----- Record excerpts -----

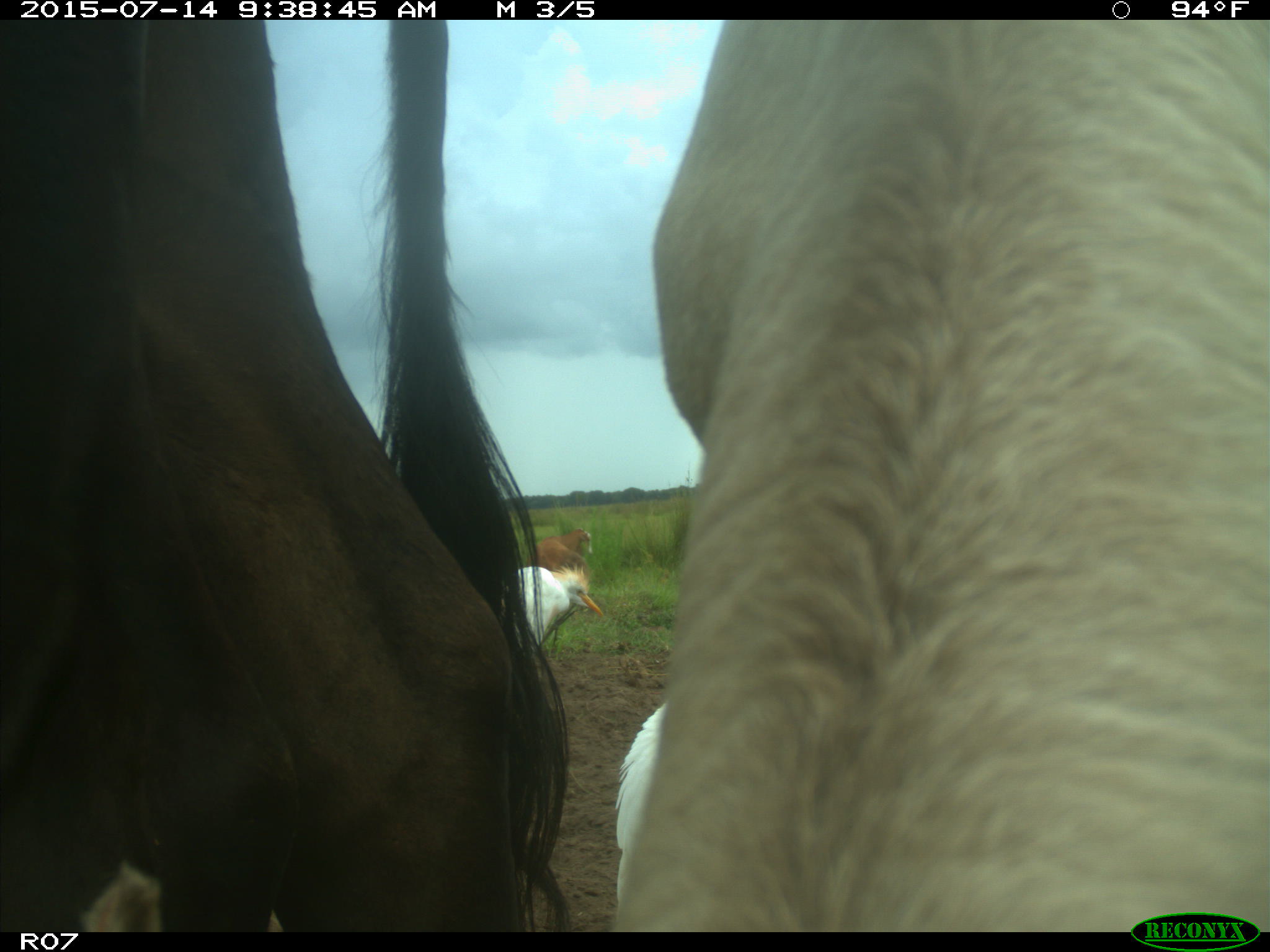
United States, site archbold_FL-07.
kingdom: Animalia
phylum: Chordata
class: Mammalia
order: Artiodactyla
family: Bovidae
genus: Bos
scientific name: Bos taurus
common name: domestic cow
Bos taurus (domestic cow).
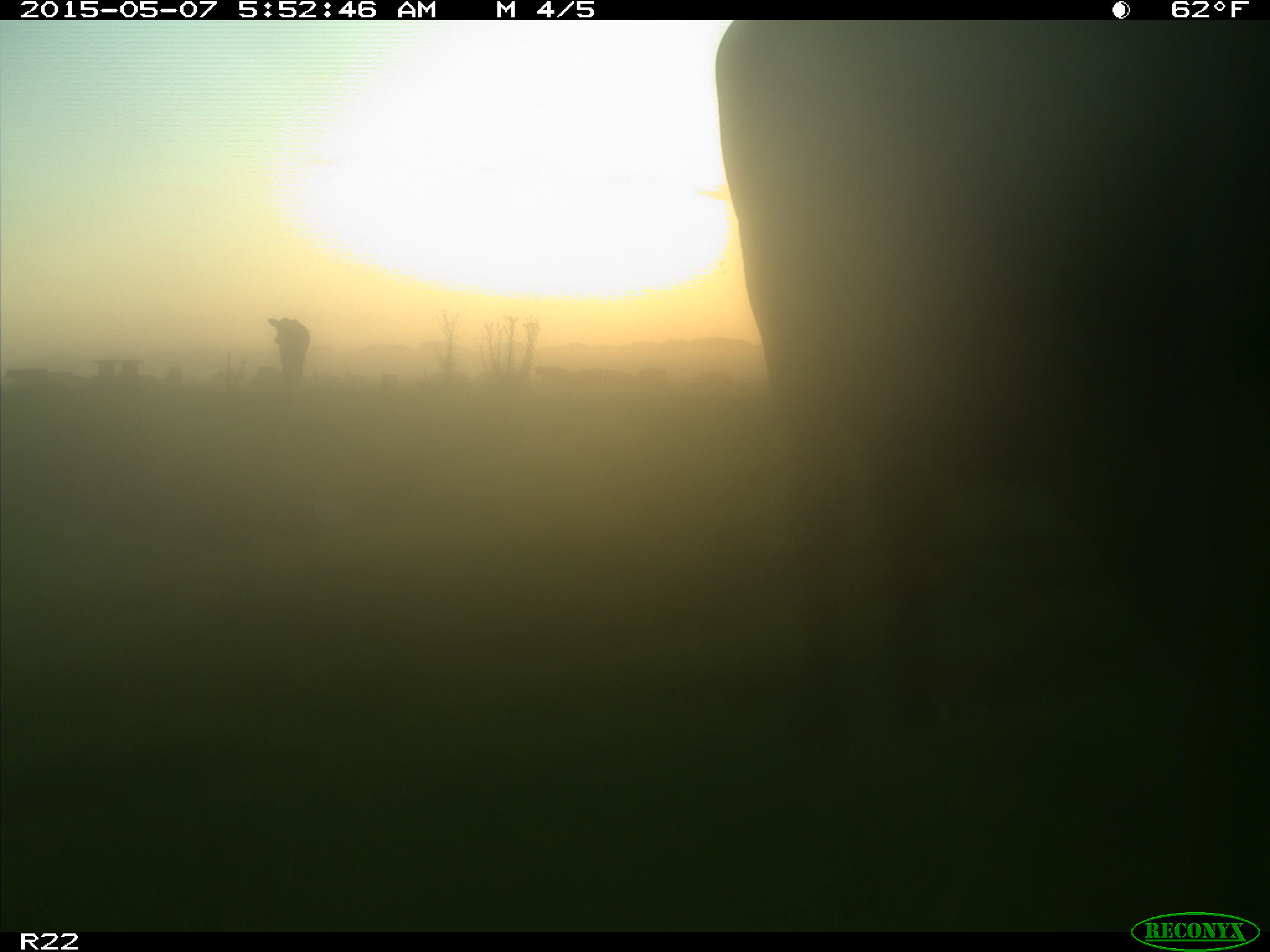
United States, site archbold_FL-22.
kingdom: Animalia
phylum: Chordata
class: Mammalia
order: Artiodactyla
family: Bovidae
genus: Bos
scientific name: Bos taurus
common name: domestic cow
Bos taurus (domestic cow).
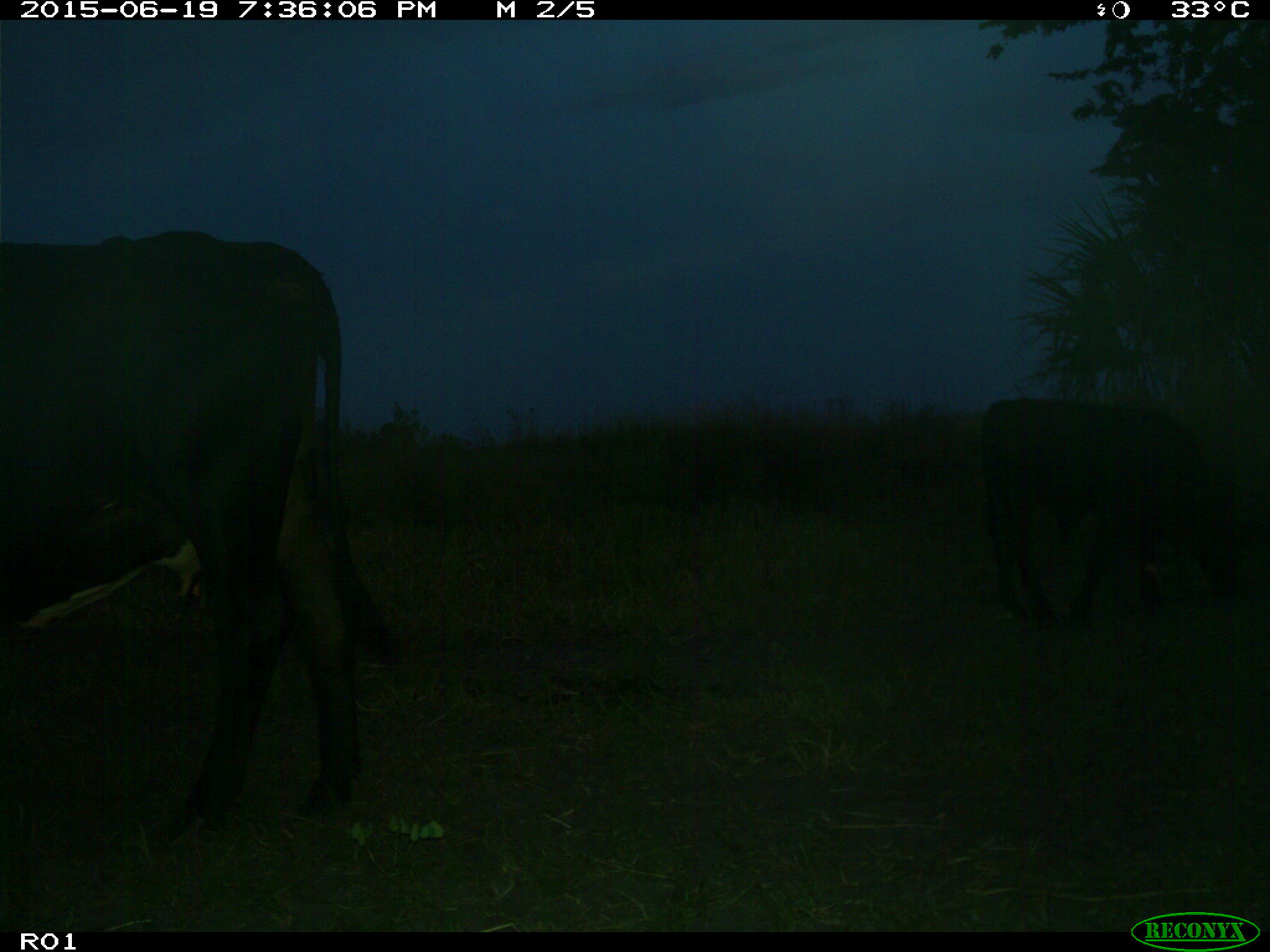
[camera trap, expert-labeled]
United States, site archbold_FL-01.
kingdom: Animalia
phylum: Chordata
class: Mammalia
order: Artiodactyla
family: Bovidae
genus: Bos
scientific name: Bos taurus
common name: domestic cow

-----
----- Record excerpts -----

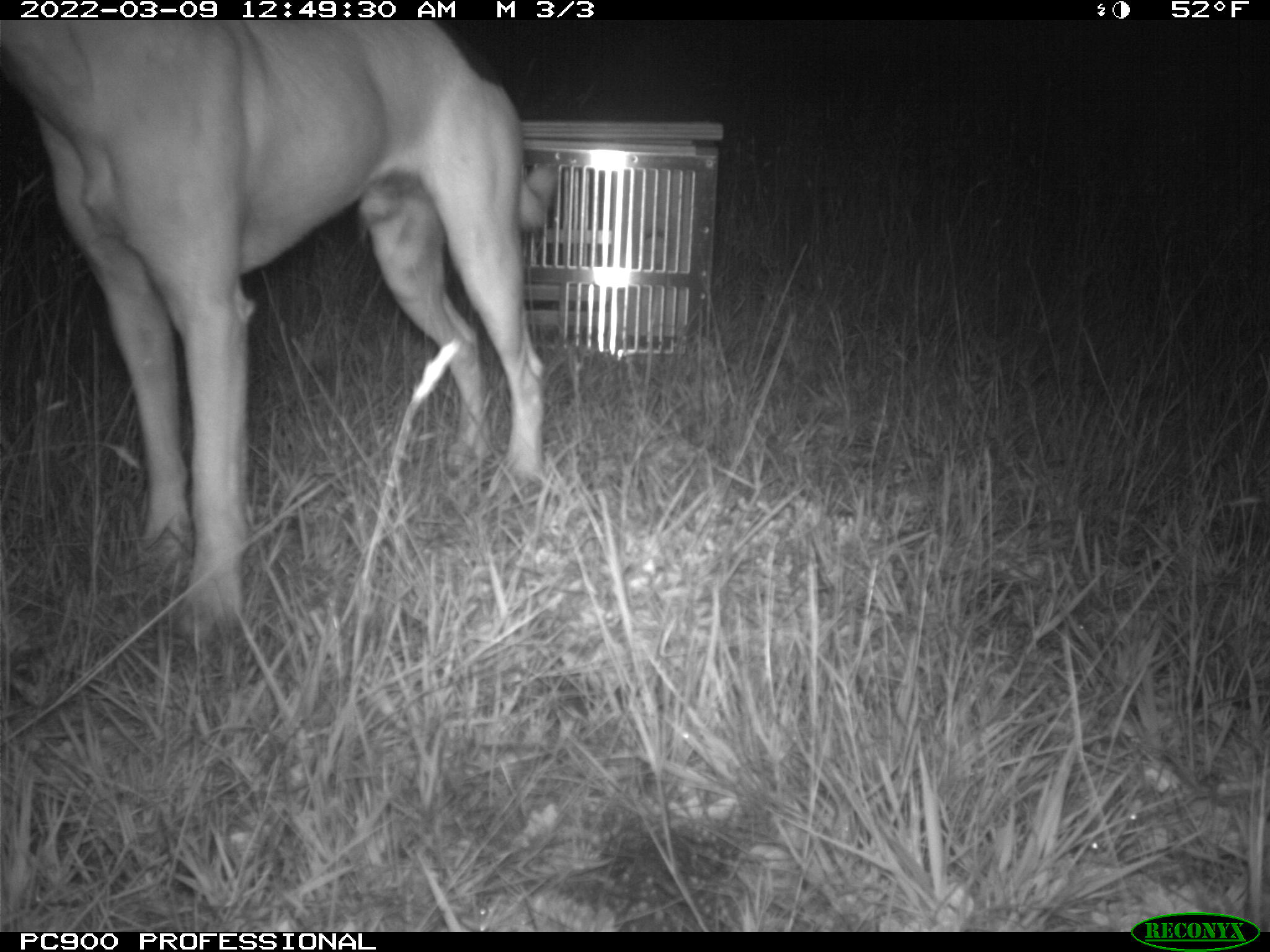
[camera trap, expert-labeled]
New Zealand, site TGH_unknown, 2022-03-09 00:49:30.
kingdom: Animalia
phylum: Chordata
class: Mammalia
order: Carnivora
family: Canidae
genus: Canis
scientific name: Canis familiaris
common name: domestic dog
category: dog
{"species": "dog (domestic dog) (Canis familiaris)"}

-----
----- Record excerpts -----

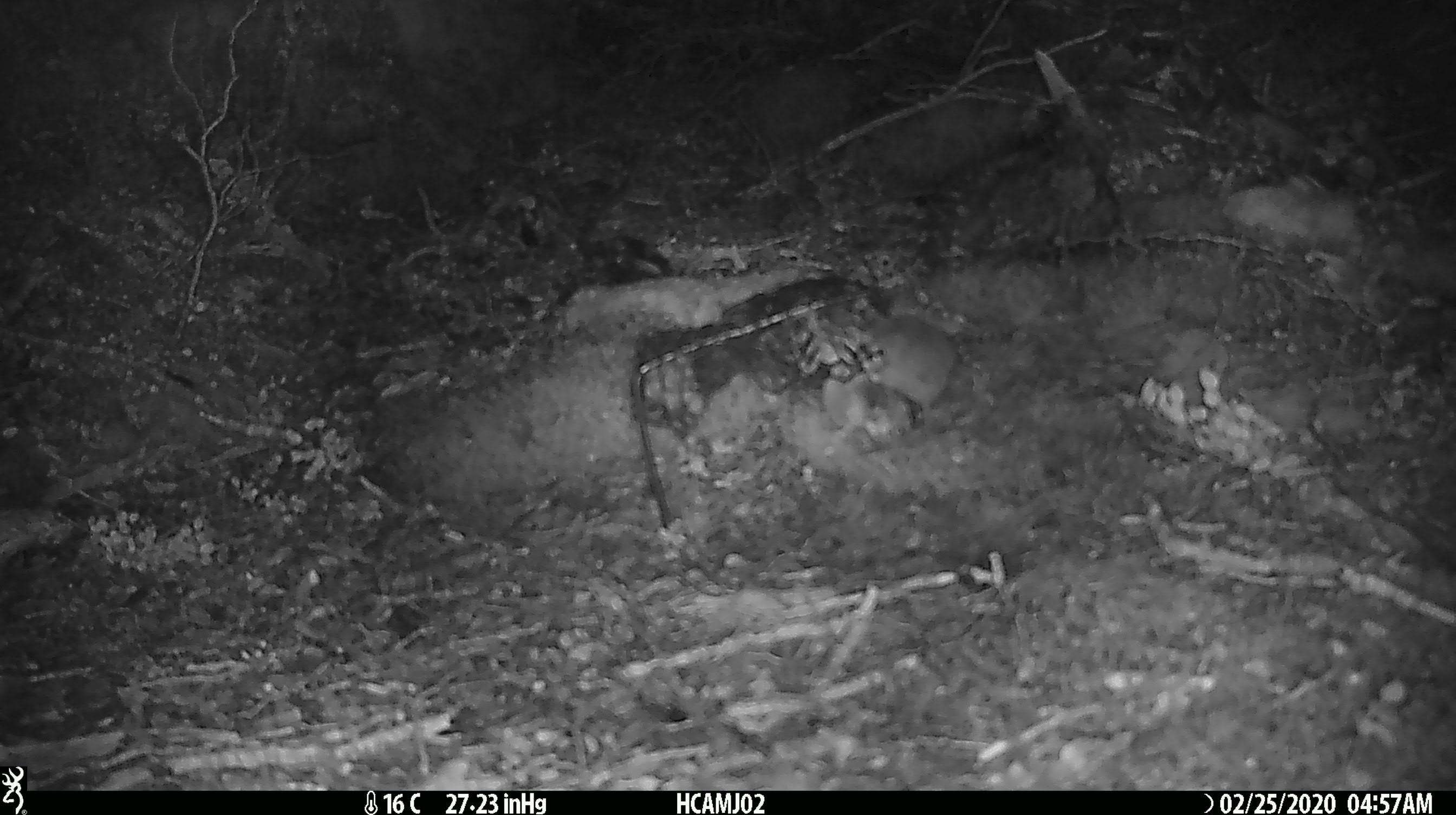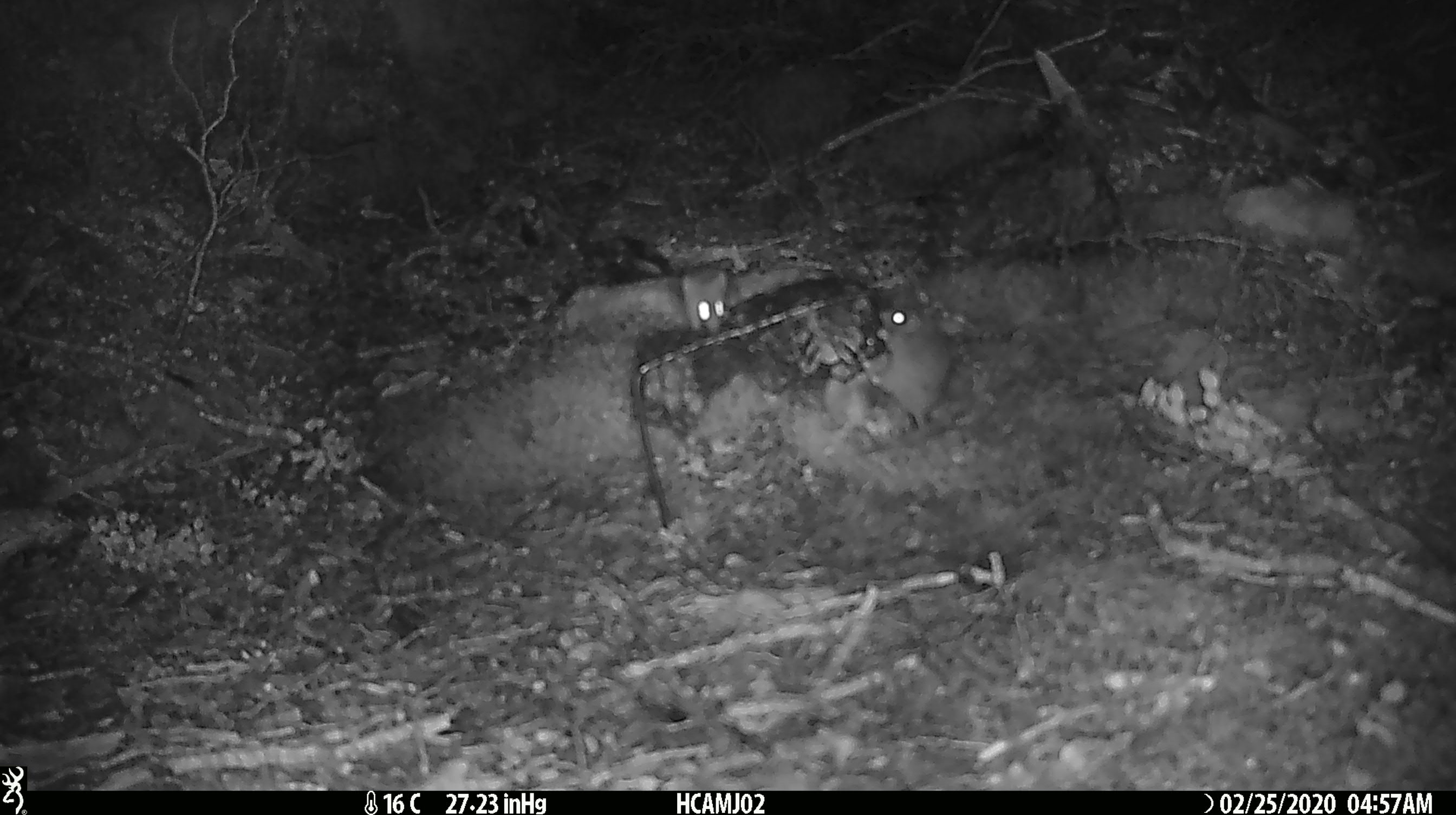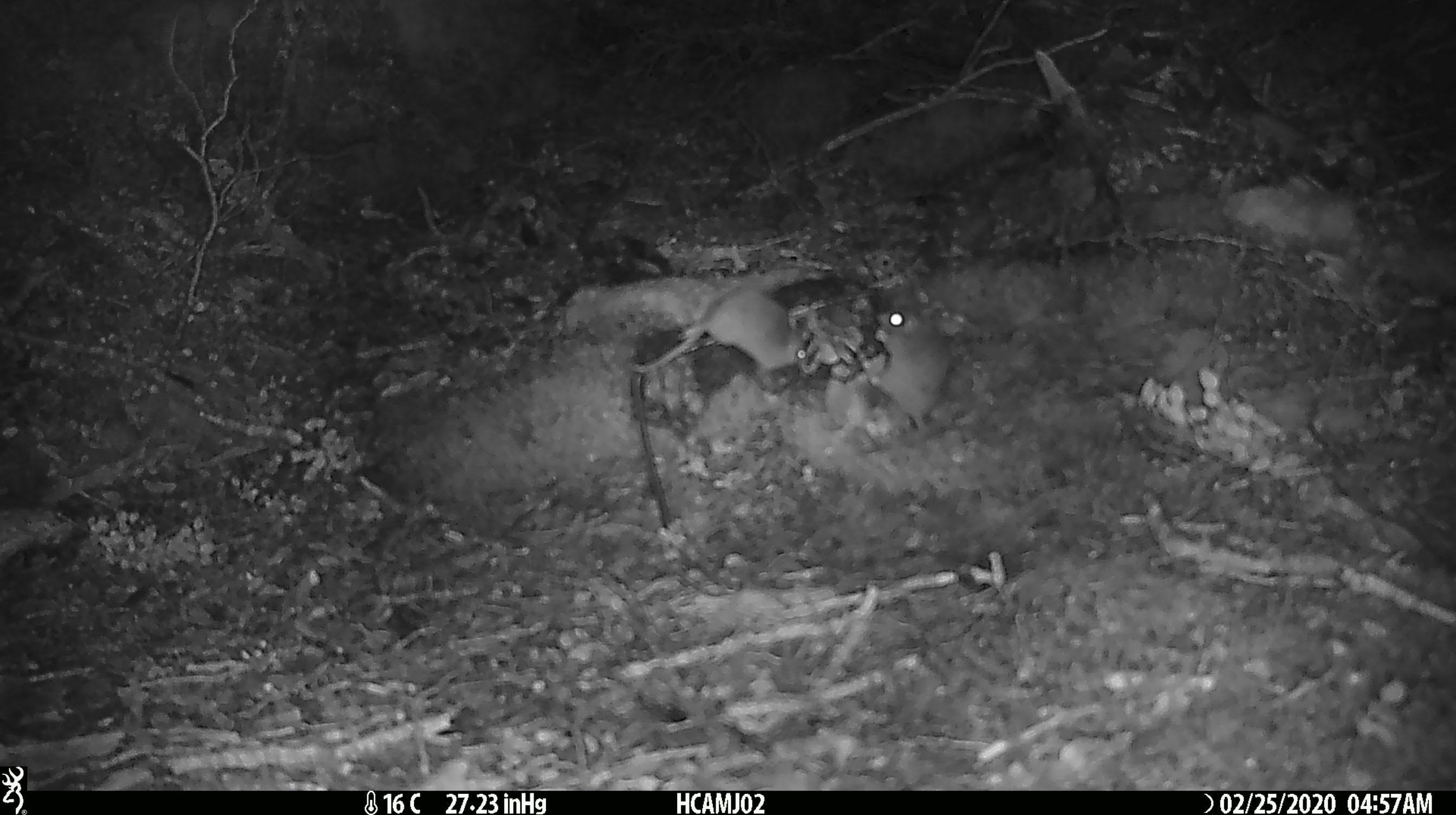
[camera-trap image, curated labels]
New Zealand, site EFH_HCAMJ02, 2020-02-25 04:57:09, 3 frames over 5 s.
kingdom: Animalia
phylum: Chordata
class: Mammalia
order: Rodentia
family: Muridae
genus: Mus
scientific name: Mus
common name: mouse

-----

## Aim of the exercise
The string "site" appears on some lines of the data; count those lines and report only how many there are.

## Exercise output
5